DataFrame.plot.scatter(*args, **kwargs)

Create a scatter plot with varying marker point size and color.

Serialization / IO / conversion#

DataFrame.from_dict(data[, orient, dtype, ...])

Construct DataFrame from dict of array-like or dicts.

DataFrame.from_records(data[, index, ...])

Convert structured or record ndarray to DataFrame.

DataFrame.to_clipboard(*[, excel, sep, ...])

Copy object to the system clipboard.

DataFrame.to_csv(path[, sep, na_rep, ...])

Write object to a comma-separated values (csv) file.

DataFrame.to_dict([orient, into, index, ...])

Convert the DataFrame to a dictionary.

DataFrame.to_json([path, orient, ...])

Convert the object to a JSON string.

DataFrame.to_odps_table(table[, partition, ...])

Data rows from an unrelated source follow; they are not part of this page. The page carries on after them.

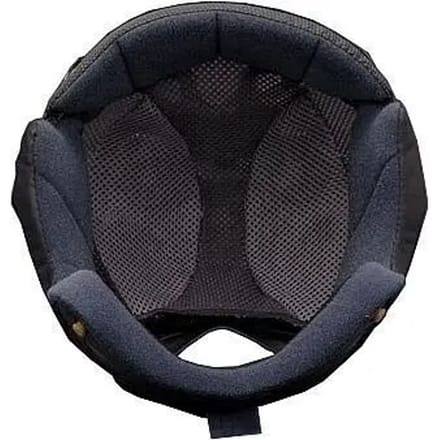 Motorhelm schuim Arai III Quantic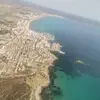 danielamauch - @danielamauch - TikTok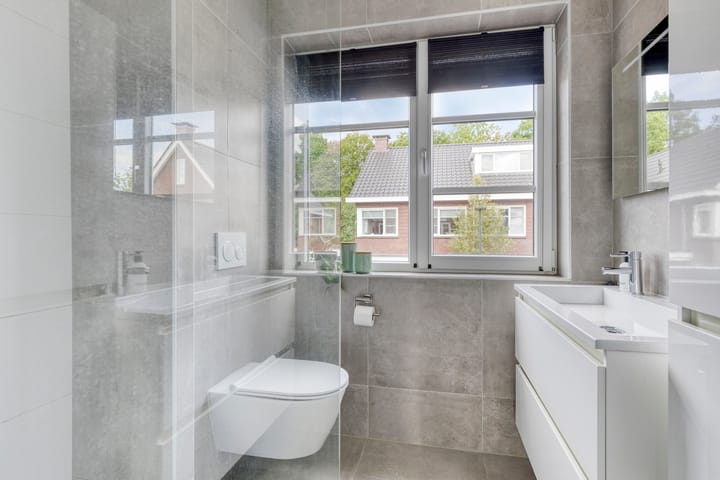 Photo 26 of De Duus 13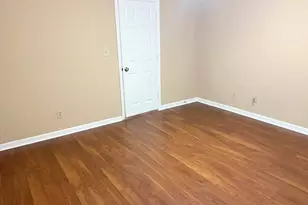 872 Baltimore Pl SW, Marietta, GA 30064 - Photo 17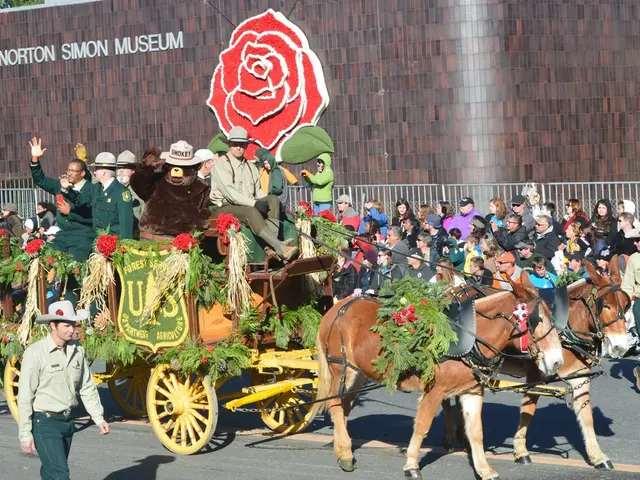 Bullock cart race in Maharashtra misleadingly presented as Rahul Gandhi's 'Voter Rights March' in...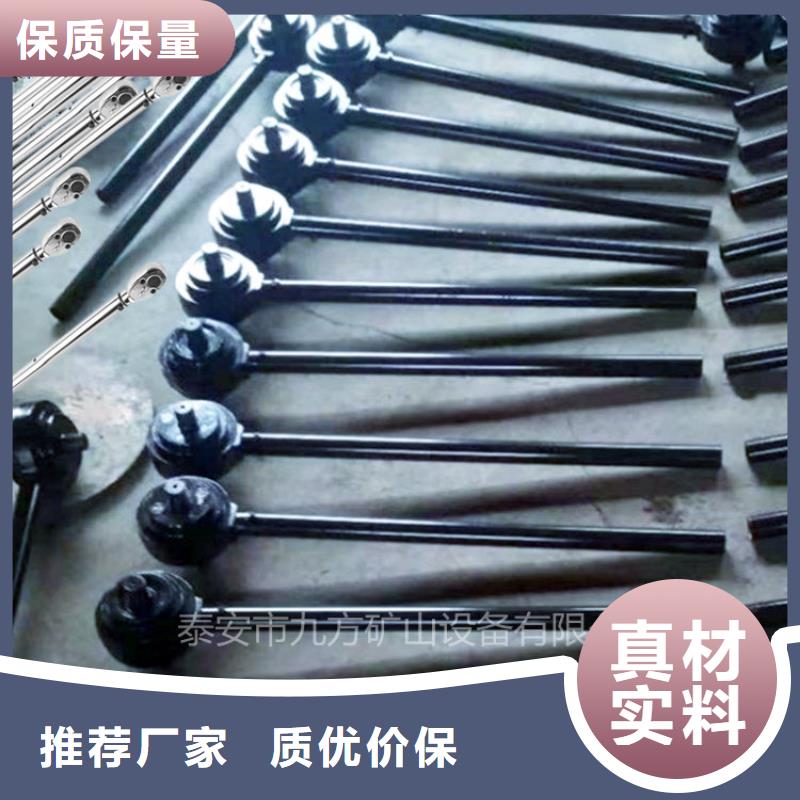 锚杆扭矩放大器,矿用锚杆锚索应力传感器懂您所需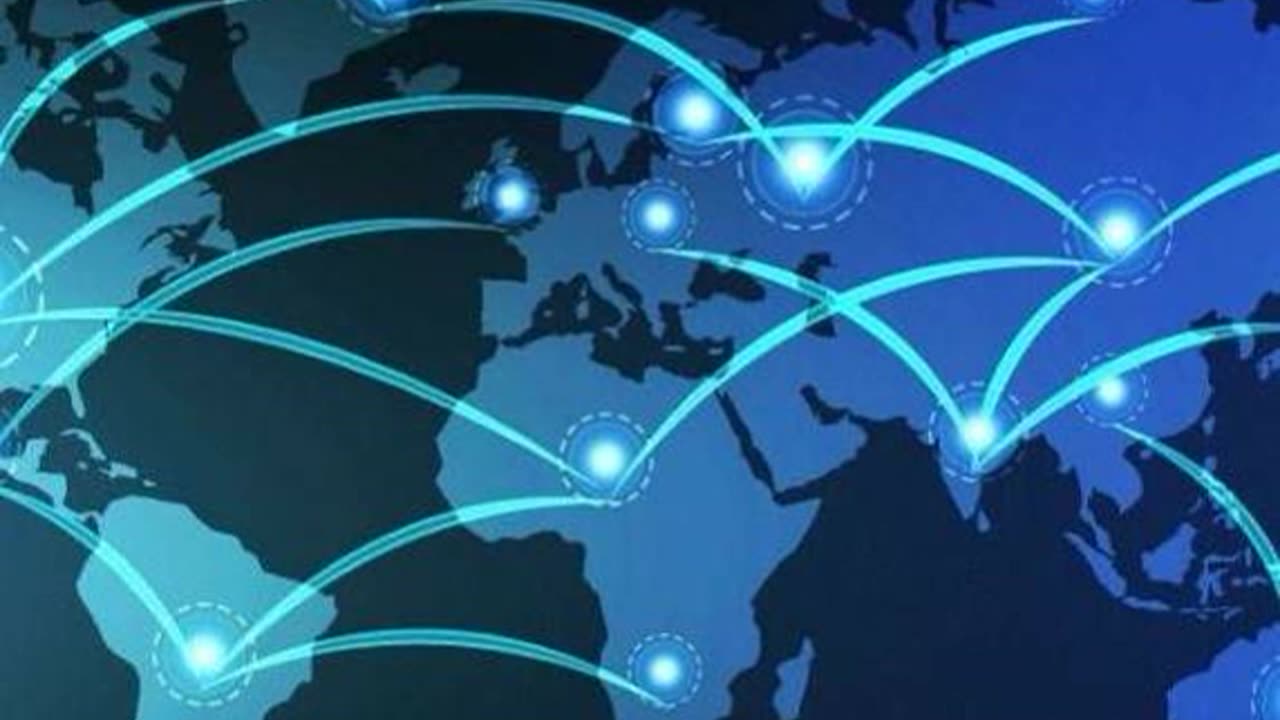Bancus ya más de 45,000 personas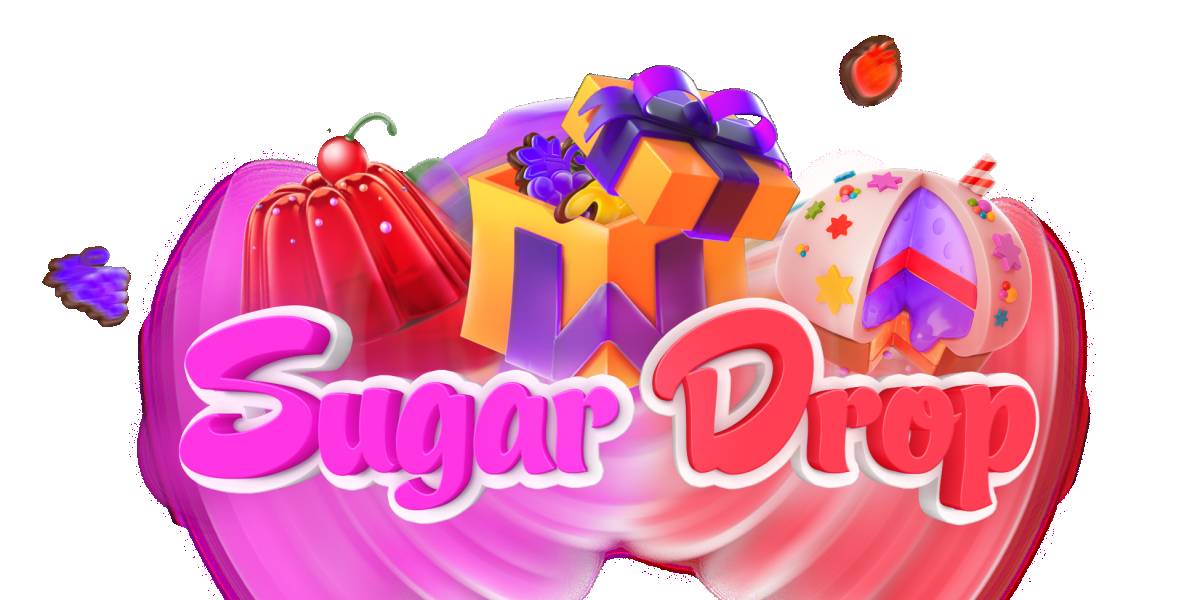 Sugar Drop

Write DataFrame object into a MaxCompute (ODPS) table.

DataFrame.to_pandas([session])

DataFrame.to_parquet(path[, engine, ...])

Write a DataFrame to the binary parquet format, each chunk will be written to a Parquet file.

MaxFrame Extensions#

DataFrame.mf.apply_chunk(func[, batch_rows, ...])

Apply a function that takes pandas DataFrame and outputs pandas DataFrame/Series.

DataFrame.mf.collect_kv([columns, kv_delim, ...])

Merge values in specified columns into a key-value represented column.

DataFrame.mf.extract_kv([columns, kv_delim, ...])

Extract values in key-value represented columns into standalone columns.

DataFrame.mf.flatmap(func[, dtypes, raw, args])

Apply the given function to each row and then flatten results.

DataFrame.mf.map_reduce([mapper, reducer, ...])

Map-reduce API over certain DataFrames.

DataFrame.mf.rebalance([axis, factor, ...])

Make data more balanced across entire cluster.

DataFrame.mf.reshuffle([group_by, sort_by, ...])

Shuffle data in DataFrame or Series to make data distribution more randomized.

DataFrame.rechunk(chunk_size[, reassign_worker])

Rechunk DataFrame, Series or Index data.

DataFrame.mf provides methods unique to MaxFrame. These methods are collated from application scenarios in MaxCompute and these can be accessed like DataFrame.mf.<function/property>.